··· Estratto del testo

Corriere 26.9.16
i bersagli sbagliati del premier
Emergenza migranti , un terreno di collaudo per l’unione di domani
di Franco Venturini
L’
impatto dei flussi migratori sta disegnando l’Europa del futuro molto
più delle vaghezze di Bratislava. Con quattro cruciali campagne
elettorali di fatto già in corso in Italia, Olanda, Francia e Germania, e
con Eurostat che conferma come la questione dei migranti sia al primo
posto nelle preoccupazioni dei cittadini della Ue, prima del terrorismo,
prima della disoccupazione, diventa inevitabile che i politici europei,
governi in testa, rincorrano le paure dei loro elettori.
Ecco
allora che si moltiplicano muri e reticolati o almeno severi controlli
alle frontiere, ecco le caute inversioni di marcia dove prima veniva
issata la bandiera dell’accoglienza, ecco il silenzio complice che
accompagna il blocco di questo o quel confine nazionale. E soprattutto
ecco riunioni scandalose come quella di sabato a Vienna, dove i «Paesi
interessati» hanno dichiarato, nelle parole di Tusk, chiusa per sempre
la rotta dei Balcani. Come se le rotte dei migranti non fossero
interdipendenti, come se il problema non fosse di tutti a cominciare
dall’Italia (ma da Roma non sono venute proteste o polemiche). Quello
che appena un anno fa era un durissimo braccio di ferro tra Angela
Merkel che apriva la Germania ai siriani, la Svezia che accoglieva,
l’Italia e la Grecia che salvavano i migranti da morte certa, e
dall’altra parte le fortezze della razza e della religione arroccate
nell’Europa dell’Est, oggi è diventato un consenso strisciante a favore
del «basta migranti».
N on sorprende più che il sistema delle
quote sia miseramente fallito e che dei 160 mila migranti che dovevano
essere «ricollocati» per alleviare il fardello di Italia e Grecia
soltanto 5 mila lo siano stati davvero. Ora la Merkel promette di
rimediare proprio con i rifugiati bloccati in Italia e in Grecia, la
speranza è lecita. Ma non suscita più animati dibattiti nemmeno il fatto
che la Turchia tenga in ostaggio la Germania e altri soci europei
perché una mancata abolizione dei visti nei prossimi mesi potrebbe
indurre Erdogan a «liberare» i circa tre milioni di rifugiati oggi
ancora bloccati sul suolo turco. Tanto, pensa forse qualcuno, la rotta
dei Balcani è bloccata.
Basta guardarsi intorno per capire fino a
che punto l’atteggiamento verso i migranti sia diventato quasi uniforme.
La signora Merkel rifiuta di fare autocritica per evitare un suicidio
elettorale, ma i dissidi nel suo stesso partito e le batoste già
incassate a livello regionale la inducono a ripiegare su una linea più
dura pur ribadendo, come ha fatto a Vienna, che il problema è di tutti e
va risolto con accordi con i Paesi di provenienza. La Cancelliera può
ancora permettersi un accenno di doppio gioco, forte del fatto che gli
arrivi sono più che dimezzati rispetto al milione del 2015 e che le
espulsioni di chi non ha diritto al titolo di rifugiato vengono attuate
con puntualità teutonica.

······

Consegna esercizio →
Ricopia dall'articolo sull'emergenza migranti tutto il passo che va da "Basta guardarsi intorno" fino a "con puntualità teutonica.", senza cambiare nulla. I record non hanno alcun ruolo in questo esercizio.

··· Materiale fornito

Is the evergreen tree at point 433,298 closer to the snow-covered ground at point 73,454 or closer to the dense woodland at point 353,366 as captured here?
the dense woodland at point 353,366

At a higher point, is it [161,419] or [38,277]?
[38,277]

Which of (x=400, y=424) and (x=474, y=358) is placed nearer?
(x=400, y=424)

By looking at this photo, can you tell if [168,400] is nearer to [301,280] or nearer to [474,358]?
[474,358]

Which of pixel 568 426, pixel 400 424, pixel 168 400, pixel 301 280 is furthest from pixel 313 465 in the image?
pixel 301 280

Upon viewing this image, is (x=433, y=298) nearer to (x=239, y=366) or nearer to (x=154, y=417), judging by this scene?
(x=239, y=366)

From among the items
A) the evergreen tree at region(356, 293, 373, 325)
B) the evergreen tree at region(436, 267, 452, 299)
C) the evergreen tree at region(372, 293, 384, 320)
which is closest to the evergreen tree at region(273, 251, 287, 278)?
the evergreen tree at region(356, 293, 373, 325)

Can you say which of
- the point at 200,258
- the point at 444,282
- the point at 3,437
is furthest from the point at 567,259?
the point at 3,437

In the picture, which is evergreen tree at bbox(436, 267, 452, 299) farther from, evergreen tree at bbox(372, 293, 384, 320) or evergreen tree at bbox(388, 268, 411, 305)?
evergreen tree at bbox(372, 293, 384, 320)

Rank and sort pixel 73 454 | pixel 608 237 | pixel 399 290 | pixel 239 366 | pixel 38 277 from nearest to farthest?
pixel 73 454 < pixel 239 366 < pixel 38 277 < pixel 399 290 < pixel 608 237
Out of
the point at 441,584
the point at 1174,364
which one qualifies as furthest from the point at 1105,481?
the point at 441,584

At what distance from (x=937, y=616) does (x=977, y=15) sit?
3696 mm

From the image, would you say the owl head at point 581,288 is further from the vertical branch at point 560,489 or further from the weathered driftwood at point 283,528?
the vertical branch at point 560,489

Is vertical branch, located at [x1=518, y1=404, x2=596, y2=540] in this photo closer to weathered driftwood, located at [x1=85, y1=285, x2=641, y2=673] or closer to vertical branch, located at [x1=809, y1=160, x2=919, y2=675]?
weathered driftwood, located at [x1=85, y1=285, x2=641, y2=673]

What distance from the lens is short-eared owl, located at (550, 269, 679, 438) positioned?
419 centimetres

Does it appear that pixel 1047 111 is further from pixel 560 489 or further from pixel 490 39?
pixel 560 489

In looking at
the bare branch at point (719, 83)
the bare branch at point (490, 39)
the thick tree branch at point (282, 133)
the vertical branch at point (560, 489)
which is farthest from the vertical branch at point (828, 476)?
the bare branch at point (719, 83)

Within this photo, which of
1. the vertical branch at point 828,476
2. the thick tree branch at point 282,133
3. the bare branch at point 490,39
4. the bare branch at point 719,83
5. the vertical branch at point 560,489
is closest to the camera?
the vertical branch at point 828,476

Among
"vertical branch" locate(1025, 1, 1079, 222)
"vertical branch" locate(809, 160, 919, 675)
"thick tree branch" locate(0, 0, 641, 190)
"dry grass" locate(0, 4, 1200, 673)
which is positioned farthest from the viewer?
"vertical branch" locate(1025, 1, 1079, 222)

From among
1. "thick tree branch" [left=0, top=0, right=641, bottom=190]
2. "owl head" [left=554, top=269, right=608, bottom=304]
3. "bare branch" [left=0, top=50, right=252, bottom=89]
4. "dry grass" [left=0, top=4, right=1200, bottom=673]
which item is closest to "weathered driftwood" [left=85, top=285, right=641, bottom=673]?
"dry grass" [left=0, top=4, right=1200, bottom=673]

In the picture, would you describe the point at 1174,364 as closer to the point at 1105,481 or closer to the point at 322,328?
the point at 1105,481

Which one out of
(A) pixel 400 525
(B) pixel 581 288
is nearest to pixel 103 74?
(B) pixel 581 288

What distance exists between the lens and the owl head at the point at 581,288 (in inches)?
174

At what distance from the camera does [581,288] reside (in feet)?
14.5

······
··· Materiale fornito

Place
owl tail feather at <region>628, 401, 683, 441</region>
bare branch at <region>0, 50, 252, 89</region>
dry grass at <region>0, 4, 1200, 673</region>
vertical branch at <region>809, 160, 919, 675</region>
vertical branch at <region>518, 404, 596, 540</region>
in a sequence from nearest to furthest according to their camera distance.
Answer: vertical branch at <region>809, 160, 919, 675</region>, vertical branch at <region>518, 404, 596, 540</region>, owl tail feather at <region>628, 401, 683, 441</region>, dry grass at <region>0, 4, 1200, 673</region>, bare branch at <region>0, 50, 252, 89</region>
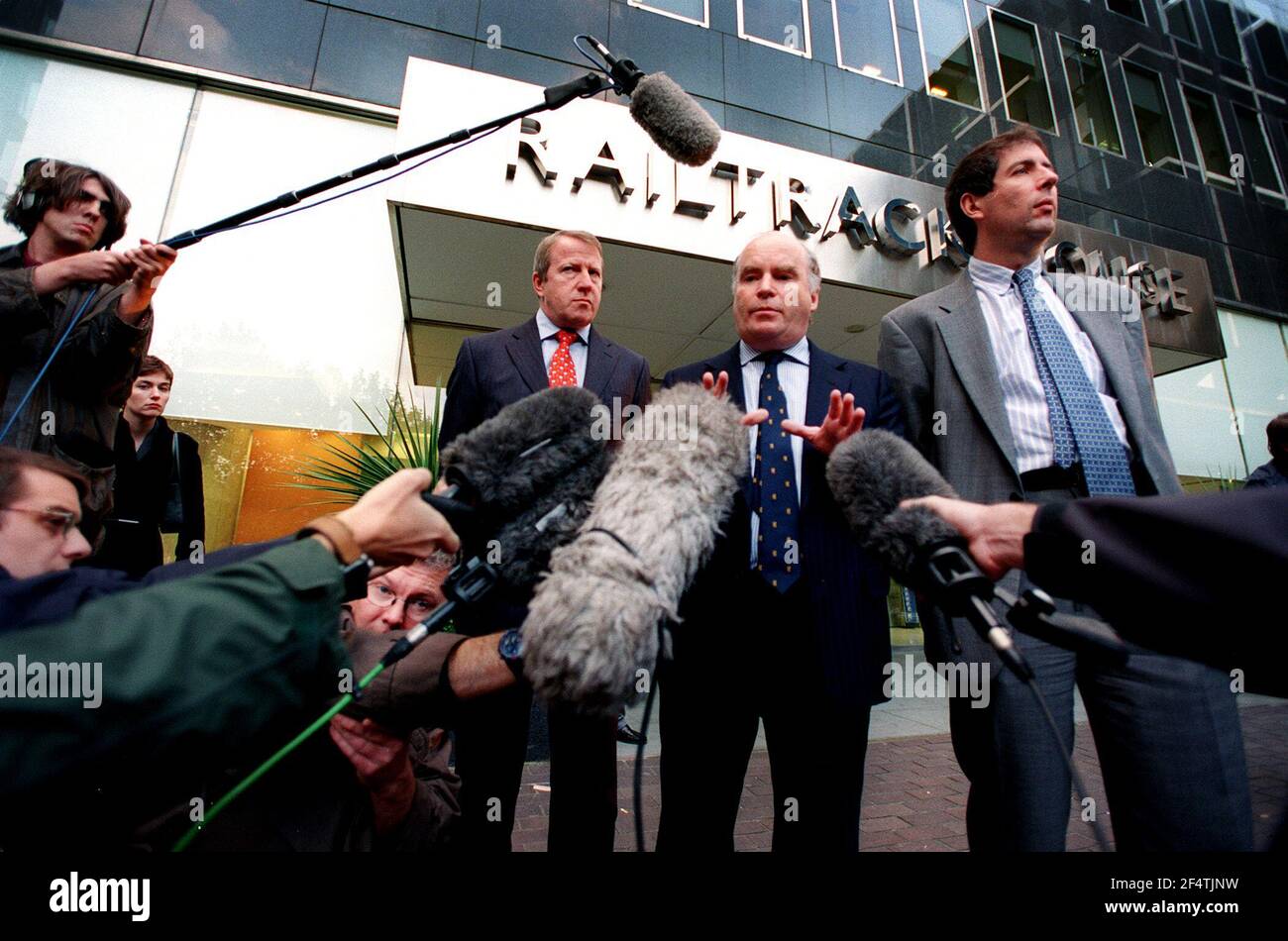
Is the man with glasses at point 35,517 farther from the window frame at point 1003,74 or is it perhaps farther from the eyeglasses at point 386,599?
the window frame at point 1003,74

······
··· Materiale fornito

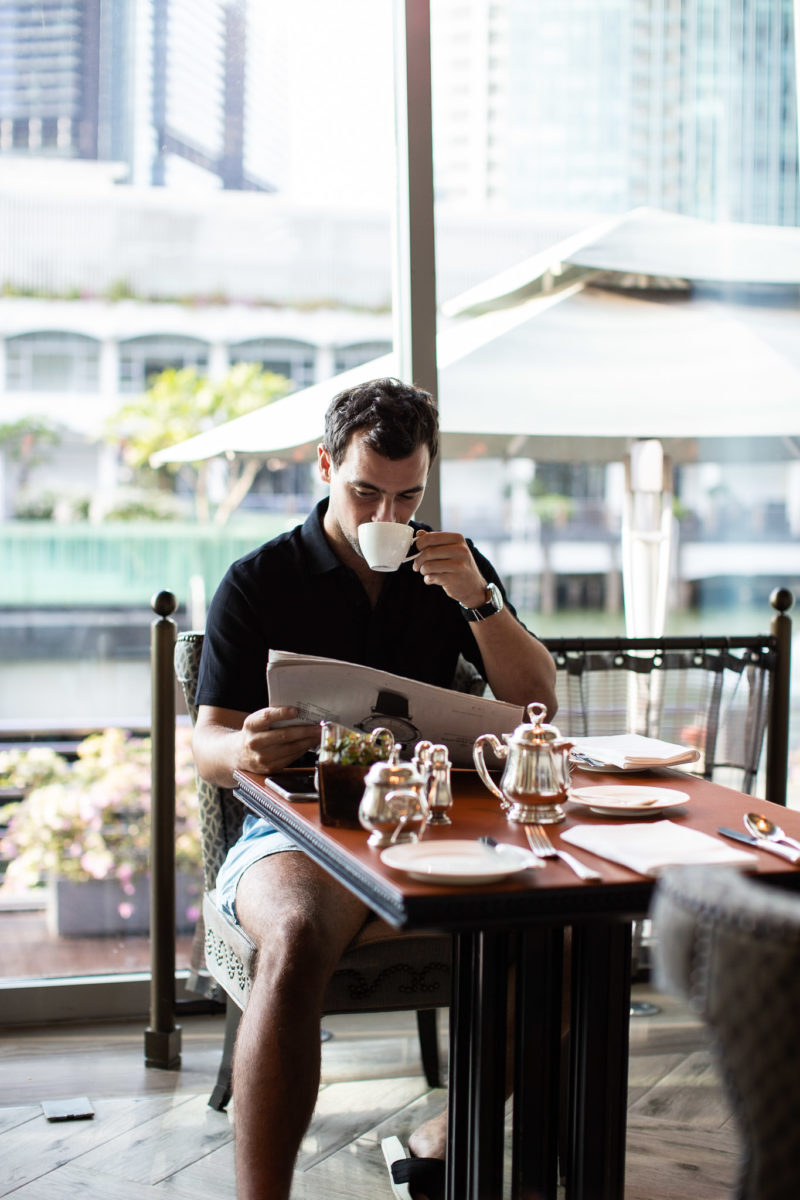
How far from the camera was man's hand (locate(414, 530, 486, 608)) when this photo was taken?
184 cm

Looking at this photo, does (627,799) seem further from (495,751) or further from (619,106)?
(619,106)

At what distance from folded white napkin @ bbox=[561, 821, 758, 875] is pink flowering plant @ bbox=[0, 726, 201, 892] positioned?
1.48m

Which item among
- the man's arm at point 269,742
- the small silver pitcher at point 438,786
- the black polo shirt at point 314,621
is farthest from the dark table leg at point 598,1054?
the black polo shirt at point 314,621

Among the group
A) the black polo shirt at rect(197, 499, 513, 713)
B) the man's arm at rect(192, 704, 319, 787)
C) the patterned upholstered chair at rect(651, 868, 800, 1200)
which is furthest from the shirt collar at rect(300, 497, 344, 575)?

······

Soluzione scritta →
Basta guardarsi intorno per capire fino a
che punto l’atteggiamento verso i migranti sia diventato quasi uniforme.
La signora Merkel rifiuta di fare autocritica per evitare un suicidio
elettorale, ma i dissidi nel suo stesso partito e le batoste già
incassate a livello regionale la inducono a ripiegare su una linea più
dura pur ribadendo, come ha fatto a Vienna, che il problema è di tutti e
va risolto con accordi con i Paesi di provenienza. La Cancelliera può
ancora permettersi un accenno di doppio gioco, forte del fatto che gli
arrivi sono più che dimezzati rispetto al milione del 2015 e che le
espulsioni di chi non ha diritto al titolo di rifugiato vengono attuate
con puntualità teutonica.